RHODA HARRISON Eastmoor Park, Harpenden

Welcome decision over incinerator

SIR – We are delighted and relieved that Mr Pickles has rejected the plan for a rubbish incinerator in Hatfield. Greens have consistently opposed this scheme since it would have cost millions, blighted the area and been an inefficient means of dealing with waste problems. Now we have an opportunity to pursue less costly, more efficient and sustainable methods of waste disposal. There is an urgent need for informed debate within the district and the county council – this must begin with a series of questions about why they continued to pursue this project long after its disadvantages and unsuitability had been expertly explained to them by the anti-incinerator campaigners and local Greens. We will ensure these questions are asked on behalf of local taxpayers.


‘Vandalism’ of our heritage continues

SIR – Ever since the iron railings protecting the Roman wall on the Causeway were removed there has been serious damage caused by people climbing onto and walking along the top of the wall. A few years ago I can remember there was a warning sign against climbing but that was removed or lost. When the fence was removed two years ago and the new path constructed I contacted the St Albans council and asked when the fence would be reinstated as I feared that damage would occur. The council referred me to English Heritage who said the the fence would not be replaced as “free access” by the public must be allowed. The trouble is that now climbing onto the wall and jumping down is a magnet and seen as an attraction by some people. When are English Heritage and St Albans council going to wake up and see that our Roman heritage is being destroyed and replace the Causeway railings?

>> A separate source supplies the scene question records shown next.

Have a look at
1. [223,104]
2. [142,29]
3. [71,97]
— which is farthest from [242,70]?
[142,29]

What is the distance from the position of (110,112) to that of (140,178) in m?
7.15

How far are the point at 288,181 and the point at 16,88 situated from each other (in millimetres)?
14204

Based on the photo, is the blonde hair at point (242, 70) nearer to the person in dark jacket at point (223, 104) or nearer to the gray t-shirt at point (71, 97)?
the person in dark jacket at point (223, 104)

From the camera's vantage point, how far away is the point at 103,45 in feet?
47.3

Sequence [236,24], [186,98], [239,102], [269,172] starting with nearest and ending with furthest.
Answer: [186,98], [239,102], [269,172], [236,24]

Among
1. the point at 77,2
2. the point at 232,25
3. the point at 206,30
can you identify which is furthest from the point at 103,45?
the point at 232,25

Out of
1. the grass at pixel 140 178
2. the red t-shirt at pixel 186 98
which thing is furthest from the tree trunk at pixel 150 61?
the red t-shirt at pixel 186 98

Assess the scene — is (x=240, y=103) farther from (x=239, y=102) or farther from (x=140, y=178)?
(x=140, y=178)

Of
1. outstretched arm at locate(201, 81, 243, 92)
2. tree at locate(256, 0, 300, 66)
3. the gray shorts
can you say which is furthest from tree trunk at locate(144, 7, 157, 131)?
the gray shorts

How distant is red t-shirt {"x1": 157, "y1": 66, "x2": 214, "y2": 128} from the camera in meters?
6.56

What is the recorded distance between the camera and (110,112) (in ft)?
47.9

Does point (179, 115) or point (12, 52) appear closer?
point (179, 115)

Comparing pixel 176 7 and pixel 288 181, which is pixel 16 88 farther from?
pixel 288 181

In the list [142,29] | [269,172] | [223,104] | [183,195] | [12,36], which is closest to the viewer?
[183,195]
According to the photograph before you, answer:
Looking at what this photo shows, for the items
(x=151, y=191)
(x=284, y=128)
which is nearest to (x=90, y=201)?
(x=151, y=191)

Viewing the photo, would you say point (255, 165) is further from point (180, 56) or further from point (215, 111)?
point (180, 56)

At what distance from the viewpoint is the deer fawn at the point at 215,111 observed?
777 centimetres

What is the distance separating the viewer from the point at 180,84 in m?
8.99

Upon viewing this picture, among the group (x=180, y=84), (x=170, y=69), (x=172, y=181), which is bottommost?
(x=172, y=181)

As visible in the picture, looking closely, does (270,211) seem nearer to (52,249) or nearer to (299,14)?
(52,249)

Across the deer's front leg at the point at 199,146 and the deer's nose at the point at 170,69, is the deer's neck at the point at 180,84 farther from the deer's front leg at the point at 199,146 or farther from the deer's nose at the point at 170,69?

PHILIP BAKER Augustus Close, St Albans

Have your say on NHS data plan

SIR – I am writing to tell your readers about the National Health Service’s “care.data” plan. It requires GPs to transfer patients’ medical records to a central data base supervised by the Health and Social Care Information Centre (HSCIC). After public controversy and concern the national transfer of data was postponed from the end of March to later this year. Patients will be able to tell their GP if they agree to their records being transferred to the central data base (opt in) or disagree (opt out). Supporters of the plan argue that it will have benefits. It could improve the treatment of patients in out-of-area hospitals and provide a large “sample” for research into the development and use of new drugs and treatments, etc.. Opponents say hospitals already have treatment-related data and that most medical breakthroughs are not made by sampling. Opponents make several other points. A leaflet about the plan was delivered to each dwelling but many people confused it with junk mail and threw it away, so do not have enough information to decide whether to opt in or opt out. The plan will involve risks: data might not be anonymous, it might be obtained by hackers or leaked by employees, and could be sold to commercial firms, etc.. If your readers want to find out more about the “care.data” plan they should contact England.cdo@nhs.net, a web-site which the NHS has established to give information, receive views, answer questions, and provide speakers. The NHS has also set up an information line at 0300.456.3531. If readers want to “go to the top” and contact the NHS official in charge of information and publicity about “care.data” they can do so at tim.kelsey@nhs.net A non-NHS view point can be found by consulting the campaign group Medical Confidential. After considering relevant facts and views readers should then visit their GP’s surgery and ask for a form which they can use to opt in or opt out.